[begin Provided records]
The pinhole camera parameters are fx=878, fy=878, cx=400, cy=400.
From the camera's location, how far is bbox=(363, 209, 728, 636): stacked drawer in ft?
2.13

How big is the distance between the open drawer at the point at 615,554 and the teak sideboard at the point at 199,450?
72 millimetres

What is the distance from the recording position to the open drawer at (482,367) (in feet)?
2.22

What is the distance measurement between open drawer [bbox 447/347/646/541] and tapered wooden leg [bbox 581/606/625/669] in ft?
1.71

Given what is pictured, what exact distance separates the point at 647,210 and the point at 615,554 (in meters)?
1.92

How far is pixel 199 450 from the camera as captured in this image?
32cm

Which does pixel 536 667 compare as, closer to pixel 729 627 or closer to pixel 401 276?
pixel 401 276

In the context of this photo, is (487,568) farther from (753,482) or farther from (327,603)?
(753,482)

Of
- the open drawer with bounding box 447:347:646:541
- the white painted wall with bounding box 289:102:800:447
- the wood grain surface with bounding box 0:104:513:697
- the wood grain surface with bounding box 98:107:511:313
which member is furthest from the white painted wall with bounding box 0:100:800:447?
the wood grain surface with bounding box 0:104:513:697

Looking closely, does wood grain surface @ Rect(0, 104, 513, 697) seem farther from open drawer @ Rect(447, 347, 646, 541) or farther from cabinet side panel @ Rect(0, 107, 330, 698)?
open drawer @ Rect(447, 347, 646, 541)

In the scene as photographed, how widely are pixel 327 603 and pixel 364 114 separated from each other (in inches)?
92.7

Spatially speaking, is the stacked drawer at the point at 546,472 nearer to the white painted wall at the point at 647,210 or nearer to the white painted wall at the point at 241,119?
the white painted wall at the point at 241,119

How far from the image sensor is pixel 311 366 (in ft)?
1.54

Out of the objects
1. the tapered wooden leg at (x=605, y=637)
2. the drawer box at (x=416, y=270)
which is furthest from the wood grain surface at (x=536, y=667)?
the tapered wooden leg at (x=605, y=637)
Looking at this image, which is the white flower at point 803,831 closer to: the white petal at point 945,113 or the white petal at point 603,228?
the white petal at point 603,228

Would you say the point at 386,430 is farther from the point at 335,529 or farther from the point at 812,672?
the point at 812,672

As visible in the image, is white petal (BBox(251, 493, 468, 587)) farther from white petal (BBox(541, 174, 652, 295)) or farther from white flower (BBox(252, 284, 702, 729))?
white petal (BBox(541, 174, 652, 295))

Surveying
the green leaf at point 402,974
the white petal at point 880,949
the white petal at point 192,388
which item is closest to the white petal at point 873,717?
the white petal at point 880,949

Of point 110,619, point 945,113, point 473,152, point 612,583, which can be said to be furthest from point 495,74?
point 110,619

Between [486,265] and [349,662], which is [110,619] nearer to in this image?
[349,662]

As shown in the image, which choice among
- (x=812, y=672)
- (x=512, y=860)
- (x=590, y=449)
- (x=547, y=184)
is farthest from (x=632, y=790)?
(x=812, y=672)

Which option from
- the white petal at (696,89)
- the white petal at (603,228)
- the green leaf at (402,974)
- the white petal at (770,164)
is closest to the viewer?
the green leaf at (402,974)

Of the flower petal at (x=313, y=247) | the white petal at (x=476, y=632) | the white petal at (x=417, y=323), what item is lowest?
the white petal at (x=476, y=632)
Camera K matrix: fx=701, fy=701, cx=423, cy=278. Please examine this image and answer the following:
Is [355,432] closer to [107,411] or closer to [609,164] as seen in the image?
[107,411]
[end Provided records]
Aim =
Print only the lines from the one with "Of point 110,619, point" to the end of the records, both included.

Solved problem =
Of point 110,619, point 945,113, point 473,152, point 612,583, which can be said to be furthest from point 495,74?
point 110,619

Between [486,265] and [349,662], which is [110,619] nearer to in this image?
[349,662]

As shown in the image, which choice among
- (x=812, y=672)
- (x=512, y=860)
- (x=590, y=449)
- (x=547, y=184)
is farthest from (x=632, y=790)?
(x=812, y=672)

Which option from
- the white petal at (696,89)
- the white petal at (603,228)
- the green leaf at (402,974)
- the white petal at (770,164)
is closest to the viewer?
the green leaf at (402,974)

Of the flower petal at (x=313, y=247) | the white petal at (x=476, y=632) | the white petal at (x=417, y=323), what item is lowest?
the white petal at (x=476, y=632)
Camera K matrix: fx=701, fy=701, cx=423, cy=278. Please examine this image and answer the following:
Is [355,432] closer to [107,411] or closer to [609,164] as seen in the image?
[107,411]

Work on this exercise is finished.